The new version of House Bill 307, "Iryna's Law," eliminates cashless bail for certain offenses. Additionally, the bill removes some of the magistrate or judge's discretion, ensuring that it will be more difficult for violent and repeat offenders to get out of jail in the future.

The bill creates a new category of "violent offenses" for which the judge or magistrate must impose certain conditions for pretrial release, including GPS monitoring.

For first-time violent offenders, the only options are secured bond or house arrest with electronic monitoring. For second or subsequent offenses, the only option for release is secured bond and house arrest with electronic monitoring. As for repeat offenders, this bill requires judicial officials to impose a secured bond or house arrest with electronic monitoring on any defendant who has been convicted of three or more offenses in the last 10 years, regardless of whether those offenses are considered violent.

The bill also addresses the mental health crisis currently affecting our criminal justice system by creating a new protocol under which judicial officials will be required to order mental health evaluations.

If a defendant is charged with a violent offense and has been involuntarily committed in the last three years, or if a defendant is charged with any offense and the judicial official has cause to believe the defendant is a danger to himself or others, the judicial official must order that the defendant be evaluated for involuntary commitment. If, after the evaluation, the examiner determines the defendant needs to be committed, they must initiate commitment proceedings.

The bill also makes several changes to remove judicially imposed roadblocks that have prevented the death penalty from being carried out in North Carolina for nearly two decades.

Instead of letting death penalty appeals sit indefinitely, they must now be heard within two years of filing, and continuances will not be granted unless the judge finds extenuating circumstances. The bill requires any appeal or motion that was filed more than 24 months ago to be heard within the next year. Any hearings related to a death penalty case would be required to be held in the county where the offender was convicted.

The bill would also add committing a capital felony while the victim was using public transportation as an aggravating factor for seeking the death penalty. This ensures that prosecutors can pursue, and the courts can impose, the death penalty without question for similar crimes like the one that took Iryna's life.

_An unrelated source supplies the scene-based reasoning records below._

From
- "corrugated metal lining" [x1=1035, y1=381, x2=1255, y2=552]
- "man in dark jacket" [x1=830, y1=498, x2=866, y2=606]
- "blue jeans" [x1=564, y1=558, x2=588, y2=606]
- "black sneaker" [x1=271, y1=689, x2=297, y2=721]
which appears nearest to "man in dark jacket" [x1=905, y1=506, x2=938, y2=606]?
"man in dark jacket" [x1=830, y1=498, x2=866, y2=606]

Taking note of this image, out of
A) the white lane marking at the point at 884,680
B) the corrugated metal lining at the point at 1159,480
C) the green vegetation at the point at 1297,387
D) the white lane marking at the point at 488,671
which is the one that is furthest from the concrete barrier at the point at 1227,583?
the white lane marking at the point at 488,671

Additionally, the bill would:

  • Clarify that a judicial official must review and consider the defendant’s criminal history before setting conditions of pretrialrelease.
  • Require a judicial official to make written findings of fact explaining the reason why the official determined the conditions of release in each case. 
  • Specify that a judge or magistrate's failure to make these required findings is grounds for removal.
  • Allow the Chief Justice of the Supreme Court or the Chief District Court Judge to initiate suspension proceedings for magistrates.
  • Require the Collaboratory to study the intersection of mental health and the justice system in North Carolina for both adults and juveniles, as well as the availability of house arrest as a condition of pretrial release, and alternative methods of execution aside from those already authorized in North Carolina.

The Senate anticipates hearing the new version of House Bill 307 on Monday.